Все карабины немедленно вылетели наружу через просветы между прутьями. Хоть живой, хоть покойник с детства привык, что российская армия шутить не любит.
– Все? Ножей, пистолетов ни у кого не осталось?
– Ножи тоже, командир? – сдавленным, но отчетливым голосом спросил старший.
– Тоже, тоже, бросай все.
Убедившись, что распоряжение выполнено, Бубнов позволил себе слегка расслабиться, достал из портсигара папиросу. Миллер стоял сзади и слева, держа ружье на изготовку. Ему очень интересно и одновременно странно было видеть вместе, в одном качестве и тех, кто копал могилу, и тех, что покорно ждали, когда товарищи их зароют. Сразу узнал того, разговорчивого и умного, которого хотел взять живым, да не получилось.
– А теперь поговорим. Ты здесь главный в своей банде? – Максим указал пальцем. – Ты понял, что с вами случилось?
– Кажется, понял, командир. Никогда не верил в такое, а вот приходится. А вы тогда кто – ангелы небесные или по другому ведомству?
Бубнов для себя решил, что если он будет продолжать воспринимать происходящее с точки зрения обычного человека, то повредится в уме не хуже капитана второго ранга Кедрова. Тому как раз именно на этом сорвало башню. А здесь нужно исходить только из непосредственной реальности, не забивая голову пустяками.

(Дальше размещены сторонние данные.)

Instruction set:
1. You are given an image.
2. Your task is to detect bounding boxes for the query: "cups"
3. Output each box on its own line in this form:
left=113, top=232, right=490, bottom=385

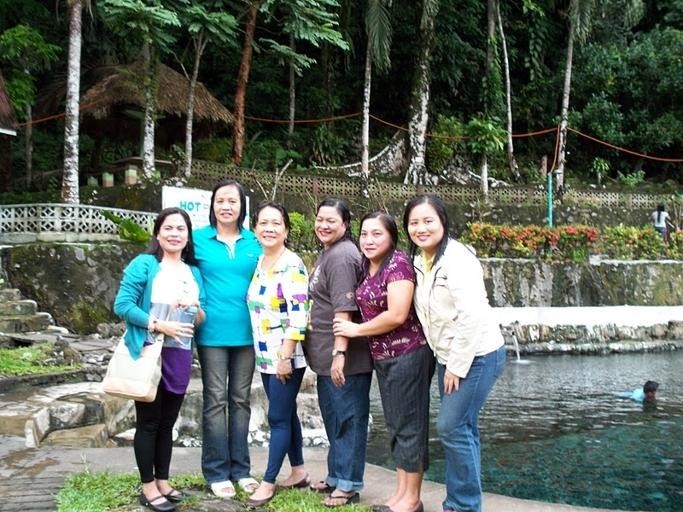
left=175, top=304, right=198, bottom=345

– Абсолютно по-другому. А у вас появился прекрасный шанс и в этом мире устроиться с максимально возможным комфортом. Райских садов не гарантирую, но и котлы со смолой, и раскаленные сковородки можно пока вывести за скобки. При разумном поведении. Что сейчас и проверим…
– Эй, а тебя, господин, я запомнил, – неожиданно сказал покойник, обращаясь к Миллеру.

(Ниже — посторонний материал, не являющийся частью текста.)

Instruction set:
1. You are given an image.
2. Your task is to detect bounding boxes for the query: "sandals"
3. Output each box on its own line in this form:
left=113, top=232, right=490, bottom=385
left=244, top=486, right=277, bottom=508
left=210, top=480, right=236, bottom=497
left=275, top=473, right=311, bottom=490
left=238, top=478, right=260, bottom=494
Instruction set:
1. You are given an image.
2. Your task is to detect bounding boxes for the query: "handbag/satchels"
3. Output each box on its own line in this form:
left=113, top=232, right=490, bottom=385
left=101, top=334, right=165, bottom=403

– Да неужели? – не растерялся войсковой старшина. – И как воспоминания?
– Не то чтобы очень. Пока ты на дороге суетился, я на тебя все время и смотрел, от тебя главной пакости ждал, думал, что хозяин твой носом в грязь зарылся и в штаны наложил. А потом как кувалдой по лбу – и все. Очнулся уже в этом качестве.

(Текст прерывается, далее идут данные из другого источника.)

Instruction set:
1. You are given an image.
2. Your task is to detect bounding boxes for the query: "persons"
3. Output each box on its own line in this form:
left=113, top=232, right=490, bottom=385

– Так и не хрена ворон ловить, – мстительно сказал Миллер. – Не умеешь – не берись!
Остальные покойники интереса к разговору не проявляли, сгрудились в дальнем углу клетки, осоловевшие, с бессмысленными, неживыми глазами. Будто стараясь максимально соответствовать своей нынешней сущности. Это было достаточно странно, с точки зрения Бубнова. Разве только допустить, что каждый из них активизируется прямым и напористым обращением лично к нему, а так посланцы внешнего мира для них интереса, кроме пищевого, не представляют.
Но Максиму заниматься сейчас праздным теоретизированием было недосуг. Главное – немедленно и в полной сохранности доставить добычу в Центр, а там для их изучения найдется и время, и специалисты.
У нас ведь как – объяви конкурс на замещение вакансии главного некроманта или обер-чернокнижника, с чином и приличным окладом жалованья, от кандидатов отбоя не будет. И каждый солидные рекомендации с последнего места работы предъявит, и ходатайства научной и иной общественности.